You have a whole spectrum of risk and reward choices as an investor in these unit trusts. As a unitholder, you gain exposure to a pool of securities and can trade units at any time, but remember that a unit trust is typically less liquid than an exchange-traded fund (ETF), and the price of the traded unit might not match the net asset value (NAV) of the unit trust per share.

You might also hold an interest in a master limited partnership (MLP), which is an investment vehicle offering significant tax advantages to both general and limited partners. Most MLPs operate in the energy sector—for instance, pipeline companies use the MLP structure to provide preferential tax treatment of cash flows to partners and unitholders like you. What draws you in primarily is the potential for high-income yields from MLPs.

One key difference between unitholders and shareholders is that while you may have some voting rights as a unitholder, those rights are often much more limited than those of corporate shareholders.

Unitholder Taxation

For unit trusts, if you hold units in a taxable account, you pay income taxes on interest, dividends, and capital gains distributed to you. The unit trusts will send you an IRS Form 1099, usually 1099-INT or 1099-DIV.

In the case of master limited partnerships (MLPs), your proportion of income, gains, deductions, losses, and credits gets reported on a Schedule K-1. If the net amount is positive, you pay tax on a pass-through basis, regardless of whether you actually received a cash distribution; if there's a net loss, you can carry it forward and use it against future income, but only from the same MLP.

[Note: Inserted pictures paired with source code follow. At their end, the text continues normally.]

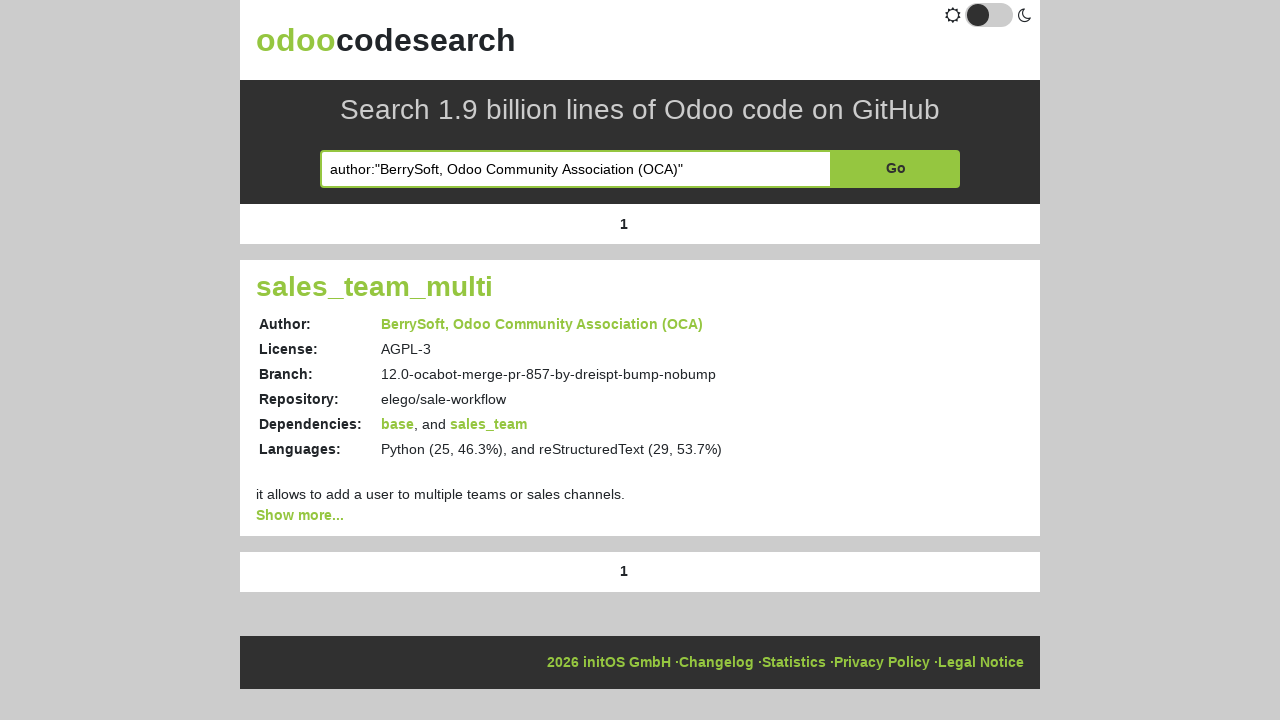

--- FILE ---
content_type: text/html; charset=utf-8
request_url: https://odoo-code-search.com/ocs/search?q=author%3A%22BerrySoft%2C+Odoo+Community+Association+%28OCA%29%22&page_size=10
body_size: 1671
content:
<!DOCTYPE html>
<html>
    <head>
        <meta charset="utf-8"/>
        <meta http-equiv="X-UA-Compatible" content="IE=edge,chrome=1"/>
        <title>Search 1.9 billion lines of Odoo code on GitHub</title>
        <link type="image/x-icon" rel="shortcut icon" href="/ocs_web/static/src/img/favicon.ico"/>
        <script id="web.layout.odooscript" type="text/javascript">
            var odoo = {
                csrf_token: "44b86f6fb85b3082620d30f23f002235927c01e1o1800458044",
                debug: "",
            };
        </script>
        
                <meta name="robots" content="nofollow"/>

                <link type="text/css" rel="stylesheet" href="/web/assets/24-5386f1d/web.assets_common.min.css" data-asset-bundle="web.assets_common" data-asset-version="5386f1d"/>
                <link type="text/css" rel="stylesheet" href="/web/assets/35-3e71cfc/web.assets_frontend.min.css" data-asset-bundle="web.assets_frontend" data-asset-version="3e71cfc"/>
                

                <script type="text/javascript" src="/web/assets/26-5386f1d/web.assets_common.min.js" data-asset-bundle="web.assets_common" data-asset-version="5386f1d"></script>
                <script type="text/javascript" src="/web/assets/36-3e71cfc/web.assets_frontend.min.js" data-asset-bundle="web.assets_frontend" data-asset-version="3e71cfc"></script>
                
            
    </head>
    <body>
        

            <div id="ocs-main">
                <div id="ocs-logo">
                    <span class="ocs-highlight">odoo</span><span>codesearch</span>
                    <a href="/"></a>

                    <div id="ocs-mode">
                        <i class="fa fa-sun-o ocs-mode-symbol"></i>
                        <label id="ocs-mode-slider" class="switch" for="checkbox">
                            <input type="checkbox" id="checkbox"/>
                            <div class="slider"></div>
                        </label>
                        <i class="fa fa-moon-o ocs-mode-symbol"></i>
                    </div>
                </div>

                <div id="ocs-header">
                    <div class="title">
                        <h2>Search 1.9 billion lines of Odoo code on GitHub</h2>
                    </div>
                        <div id="ocs-searchbar">
        <form class="search-form" role="form" method="get" action="/ocs/search">
            <div class="search-wrap">
                <input autocomplete="off" type="text" placeholder="Type your search query..." name="q" id="q" autocapitalize="off" value="author:&#34;BerrySoft, Odoo Community Association (OCA)&#34;"/>

                <button type="submit" class="btn btn-ocs">Go</button>
                <div class="clear"></div>
            </div>
        </form></div>
                </div>

                <div class="clear"></div>

                <div id="ocs-body">
                    <div class="ocs-body-wrapper">
                        


        <div class="ocs-pagination">
            <div class="ocs-navi">
                <div class="page">
                </div>


                <div class="page">
                </div>


                <div class="page">1</div>


                <div class="page">
                </div>


                <div class="page">
                </div>
            </div>
            <div class="clear"></div>
        </div>

                <div id="ocs-results">
                        <div class="ocs-item">
        <img class="ocs-module-img" onerror="this.style.display=&#39;none&#39;" src="https://raw.githubusercontent.com/elego/sale-workflow/12.0-ocabot-merge-pr-857-by-dreispt-bump-nobump/sales_team_multi/static/description/icon.png"/>
        <h2>
            <a href="https://github.com/elego/sale-workflow/tree/12.0-ocabot-merge-pr-857-by-dreispt-bump-nobump/sales_team_multi">sales_team_multi</a>
        </h2>

        <div class="ocs-tags">
        </div>

        <table class="ocs-module-base">
            <tr>
                <th>Author:</th>
                <td><a href="/ocs/search?q=author%3A%22BerrySoft%2C+Odoo+Community+Association+%28OCA%29%22&amp;page_size=10">BerrySoft, Odoo Community Association (OCA)</a></td>
            </tr>
            <tr>
                <th>License:</th>
                <td>AGPL-3</td>
            </tr>
            <tr>
                <th>Branch:</th>
                <td>12.0-ocabot-merge-pr-857-by-dreispt-bump-nobump</td>
            </tr>
            <tr>
                <th>Repository:</th>
                <td>elego/sale-workflow</td>
            </tr>

            <tr>
                <th>Dependencies:</th>
                <td>
                <a href="/ocs/search?q=base&amp;q=author%3A%22BerrySoft%2C+Odoo+Community+Association+%28OCA%29%22&amp;page_size=10">base</a>,
            and
                <a href="/ocs/search?q=sales_team&amp;q=author%3A%22BerrySoft%2C+Odoo+Community+Association+%28OCA%29%22&amp;page_size=10">sales_team</a></td>
            </tr>

            <tr>
                <th>Languages:</th>
                <td>
            Python (25, 46.3%),
            and
            reStructuredText (29, 53.7%)</td>
            </tr>

        </table>
        <br/>
        
        it allows to add a user to multiple teams or sales channels.
        <br/>
        <a href="/ocs/module/370296/135907?q=author%3A%22BerrySoft%2C+Odoo+Community+Association+%28OCA%29%22&amp;page_size=10">
            Show more...
        </a></div>
                </div>

        <div class="ocs-pagination">
            <div class="ocs-navi">
                <div class="page">
                </div>


                <div class="page">
                </div>


                <div class="page">1</div>


                <div class="page">
                </div>


                <div class="page">
                </div>
            </div>
            <div class="clear"></div>
        </div>
        
                    </div>
                </div>

                <div class="clear"></div>

                <div id="ocs-footer">
        <a rel="nofollow" href="https://www.initos.com">
            2026 initOS GmbH
        </a>
        <a href="/ocs/changelog">Changelog</a>
            <a href="/ocs/statistics">Statistics</a>
        <a href="/ocs/privacy">Privacy Policy</a>
        <a href="/ocs/legal-notice">Legal Notice</a></div>
            </div>
        
    </body>
</html>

The Tax Cuts and Jobs Act from 2017 introduced a new tax deduction for pass-through businesses, including unit investment trusts. This qualified business income deduction, or 199A deduction, lets non-corporate taxpayers like you deduct up to 20% of the qualified business income from each pass-through business you own.

Example of a Unitholder

Suppose you're interested in becoming a unitholder in a real estate investment trust (REIT). You do your due diligence and decide to purchase shares in Prologis, Inc. (PLD), the largest real estate company in the world, because you like the assets in the portfolio and its potential for growth in the current market. All income you receive as a unitholder will be taxed as pass-through income.